This post was originally produced for Forbes.
As I’ve been covering social entrepreneurship and impact investing for the past several years here, I’ve watched and come to know Village Capital as one of the real leaders in social entrepreneurship. Their peer-selected investment model is unique among the accelerators and incubators I’ve covered. Last week, Village Capital announced the formation of VilCap Communities, an effort to radically expand the peer-selected model.

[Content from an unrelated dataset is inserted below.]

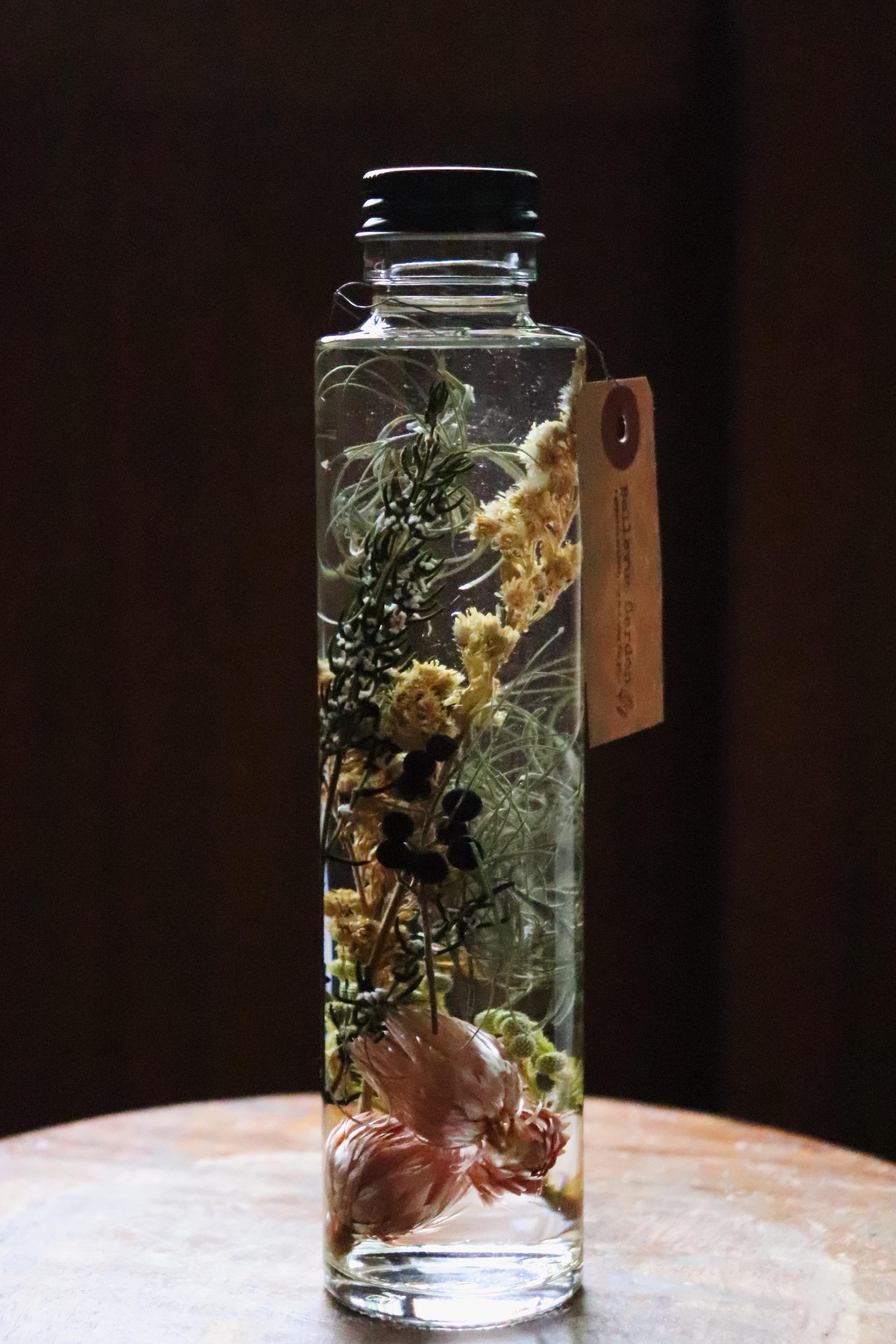 Herbarium14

Ross Baird, Executive Director, is on a mission. Last week, he published a piece that was highly critical of the Silicon Valley model for venture finance. Afterward, he told me, “The way we fund new ideas today is broken–we send billions of dollars to a few people in a few well-off cities, who fund people they know and who are in their networks. As a result, 78% of venture capital is distributed to just three states – California, Massachusetts and New York – and only 5% goes to women founders, and less than 3% to people of color. And the people solving problems in society don’t have lived experience with most of the problems they are trying to solve.”
Village Capital’s innovation is the principle of peer selection. When they bring a cohort of entrepreneurs into their programs, those entrepreneurs ultimately decide who gets the money. The Village Capital team serves only to facilitate training and collaboration. ”Village Capital’s peer selected investment model changes the power dynamic between people with ideas and people with capital. It’s no longer well-resourced people sitting under fluorescent lights who don’t understand the problems they are trying to solve deciding who gets a shot; instead, entrepreneurs everywhere can get opportunity, if they can convince their peers,” Baird says.

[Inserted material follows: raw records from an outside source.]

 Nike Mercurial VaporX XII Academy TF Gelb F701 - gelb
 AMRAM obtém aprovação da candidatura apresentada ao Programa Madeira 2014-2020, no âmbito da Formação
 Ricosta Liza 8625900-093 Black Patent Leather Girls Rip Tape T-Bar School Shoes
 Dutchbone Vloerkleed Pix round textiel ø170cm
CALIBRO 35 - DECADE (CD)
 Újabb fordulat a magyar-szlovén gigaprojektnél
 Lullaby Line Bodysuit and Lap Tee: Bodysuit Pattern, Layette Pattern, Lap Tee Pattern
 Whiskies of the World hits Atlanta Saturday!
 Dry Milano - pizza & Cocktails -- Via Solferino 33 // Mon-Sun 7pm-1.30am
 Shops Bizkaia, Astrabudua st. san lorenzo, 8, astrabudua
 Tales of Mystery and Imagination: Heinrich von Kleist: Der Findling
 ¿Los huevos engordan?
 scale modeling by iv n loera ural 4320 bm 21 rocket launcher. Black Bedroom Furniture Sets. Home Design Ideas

Having been invited to watch the process first hand, it is interesting to see entrepreneurs compete and collaborate in an environment where their peers will ultimately decide their investment fate. “Peer selected investment upends the power dynamics of traditional early-stage venture capital, by placing investment decisions in the hands of entrepreneurs (Village Capital provides the first funding in two-thirds of investments). The process also democratizes venture capital by making capital more accessible to anyone solving major global problems, no matter their race, ethnicity, zip code or background,” he adds.
Baird hopes to expand the use of peer selection beyond the accelerator-type cohorts they’ve been hosting. “The purpose of VilCap Communities is to reinvent the way we invest capital in our society by spreading the vision of democratized entrepreneurship, enabling peer selection everywhere. This past weekend, we gathered over 350 people in Salt Lake City – including entrepreneur support organizations and investors representing 16 communities across the United States. The 16 pioneer communities have committed over $1 million collectively in local companies through peer-selection. The weekend was a chance for these communities to interact, network with investors and stakeholders from around the country, including Steve Case, and learn about peer-selection.”
Baird is working to empower communities around the country to invest for impact using the VilCap model. “The goal of VilCap Communities is to unlock capital for communities outside the major venture capital centers. Entrepreneurs in these communities are solving real-world problems – like health, education, water sustainability and advances in agriculture. For example, Baltimore is well-positioned to support entrepreneurs solving challenges in Health, thanks to the presence of Johns Hopkins University backing startups through its venture fund and a broader ecosystem that can help entrepreneurs scale.”
Village Capital is focused on supporting mission-driven entrepreneurs who have the potential to scale large businesses. “All our companies believe that their purpose is a competitive advantage. For example, WiseBanyan, which brings investing ability to the majority of the world that has no investment income, believes that their focus on financial inclusion gives them a competitive advantage over the big banks, and Kickboard, an education technology company that helps measure data to improve student performance, believes that superior impact assessment increases revenue. Our partners believe in our purpose, increasing the likelihood that they will fund our operations and become great investors in our companies.”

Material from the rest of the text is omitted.